=== MATERIAL PROVIDED ===
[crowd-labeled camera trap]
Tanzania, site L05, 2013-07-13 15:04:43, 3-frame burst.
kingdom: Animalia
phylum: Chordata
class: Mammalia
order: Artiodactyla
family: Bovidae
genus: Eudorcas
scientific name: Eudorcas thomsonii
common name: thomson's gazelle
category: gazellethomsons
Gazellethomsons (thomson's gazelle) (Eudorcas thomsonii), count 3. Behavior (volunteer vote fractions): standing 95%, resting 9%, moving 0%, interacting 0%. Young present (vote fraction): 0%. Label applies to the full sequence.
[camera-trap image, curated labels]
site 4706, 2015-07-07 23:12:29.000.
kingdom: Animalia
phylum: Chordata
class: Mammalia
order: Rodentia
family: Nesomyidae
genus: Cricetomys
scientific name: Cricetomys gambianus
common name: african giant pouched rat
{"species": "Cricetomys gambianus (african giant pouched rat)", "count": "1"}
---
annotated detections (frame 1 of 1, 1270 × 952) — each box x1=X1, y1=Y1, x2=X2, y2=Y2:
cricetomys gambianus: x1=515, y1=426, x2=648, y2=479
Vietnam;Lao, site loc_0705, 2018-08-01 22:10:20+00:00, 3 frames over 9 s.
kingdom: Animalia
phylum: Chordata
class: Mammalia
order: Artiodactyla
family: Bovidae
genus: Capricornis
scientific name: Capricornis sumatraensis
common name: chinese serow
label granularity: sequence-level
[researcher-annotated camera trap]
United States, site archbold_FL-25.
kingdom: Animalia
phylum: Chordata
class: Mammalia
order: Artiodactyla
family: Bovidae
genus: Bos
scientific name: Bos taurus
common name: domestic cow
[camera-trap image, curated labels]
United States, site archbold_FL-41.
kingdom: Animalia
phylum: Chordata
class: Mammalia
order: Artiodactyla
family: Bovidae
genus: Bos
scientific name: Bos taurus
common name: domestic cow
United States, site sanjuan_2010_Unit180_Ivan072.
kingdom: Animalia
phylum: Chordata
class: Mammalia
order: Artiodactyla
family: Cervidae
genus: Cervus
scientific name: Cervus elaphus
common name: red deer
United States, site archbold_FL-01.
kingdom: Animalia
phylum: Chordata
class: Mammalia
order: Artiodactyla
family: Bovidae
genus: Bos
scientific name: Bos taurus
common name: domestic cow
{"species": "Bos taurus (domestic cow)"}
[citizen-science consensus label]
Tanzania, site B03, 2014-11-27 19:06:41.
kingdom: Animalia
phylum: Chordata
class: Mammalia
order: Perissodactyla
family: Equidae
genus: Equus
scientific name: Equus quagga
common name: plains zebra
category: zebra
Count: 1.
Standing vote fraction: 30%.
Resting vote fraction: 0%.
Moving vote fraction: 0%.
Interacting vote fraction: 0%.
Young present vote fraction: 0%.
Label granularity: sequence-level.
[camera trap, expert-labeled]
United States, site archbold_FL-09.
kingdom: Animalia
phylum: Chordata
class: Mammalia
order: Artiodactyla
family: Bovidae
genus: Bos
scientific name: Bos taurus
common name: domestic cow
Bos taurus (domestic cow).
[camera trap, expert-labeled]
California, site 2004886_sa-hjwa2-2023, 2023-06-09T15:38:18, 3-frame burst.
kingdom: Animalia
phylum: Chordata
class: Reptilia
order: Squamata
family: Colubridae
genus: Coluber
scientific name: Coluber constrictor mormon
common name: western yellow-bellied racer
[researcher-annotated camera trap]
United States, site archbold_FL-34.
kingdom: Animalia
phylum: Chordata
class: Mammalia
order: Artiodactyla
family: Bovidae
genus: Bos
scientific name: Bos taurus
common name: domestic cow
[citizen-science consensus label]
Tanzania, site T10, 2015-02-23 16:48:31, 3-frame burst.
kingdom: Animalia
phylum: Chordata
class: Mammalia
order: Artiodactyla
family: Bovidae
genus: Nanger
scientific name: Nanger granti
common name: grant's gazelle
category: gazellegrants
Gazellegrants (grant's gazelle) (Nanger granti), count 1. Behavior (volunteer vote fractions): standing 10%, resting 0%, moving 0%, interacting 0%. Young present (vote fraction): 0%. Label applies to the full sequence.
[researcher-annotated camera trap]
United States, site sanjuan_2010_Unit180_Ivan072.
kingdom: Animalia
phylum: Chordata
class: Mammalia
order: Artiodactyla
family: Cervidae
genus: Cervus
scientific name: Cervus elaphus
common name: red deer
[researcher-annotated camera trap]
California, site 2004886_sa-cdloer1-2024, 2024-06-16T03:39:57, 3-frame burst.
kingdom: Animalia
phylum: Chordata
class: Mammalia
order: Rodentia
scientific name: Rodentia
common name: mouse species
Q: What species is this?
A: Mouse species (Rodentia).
===
__PROBLEM__
Print the records verbatim, stopping after the "scientific name: Capricornis sumatraensis" line.

__EXERCISE ANSWER__
[crowd-labeled camera trap]
Tanzania, site L05, 2013-07-13 15:04:43, 3-frame burst.
kingdom: Animalia
phylum: Chordata
class: Mammalia
order: Artiodactyla
family: Bovidae
genus: Eudorcas
scientific name: Eudorcas thomsonii
common name: thomson's gazelle
category: gazellethomsons
Gazellethomsons (thomson's gazelle) (Eudorcas thomsonii), count 3. Behavior (volunteer vote fractions): standing 95%, resting 9%, moving 0%, interacting 0%. Young present (vote fraction): 0%. Label applies to the full sequence.
[camera-trap image, curated labels]
site 4706, 2015-07-07 23:12:29.000.
kingdom: Animalia
phylum: Chordata
class: Mammalia
order: Rodentia
family: Nesomyidae
genus: Cricetomys
scientific name: Cricetomys gambianus
common name: african giant pouched rat
{"species": "Cricetomys gambianus (african giant pouched rat)", "count": "1"}
---
annotated detections (frame 1 of 1, 1270 × 952) — each box x1=X1, y1=Y1, x2=X2, y2=Y2:
cricetomys gambianus: x1=515, y1=426, x2=648, y2=479
Vietnam;Lao, site loc_0705, 2018-08-01 22:10:20+00:00, 3 frames over 9 s.
kingdom: Animalia
phylum: Chordata
class: Mammalia
order: Artiodactyla
family: Bovidae
genus: Capricornis
scientific name: Capricornis sumatraensis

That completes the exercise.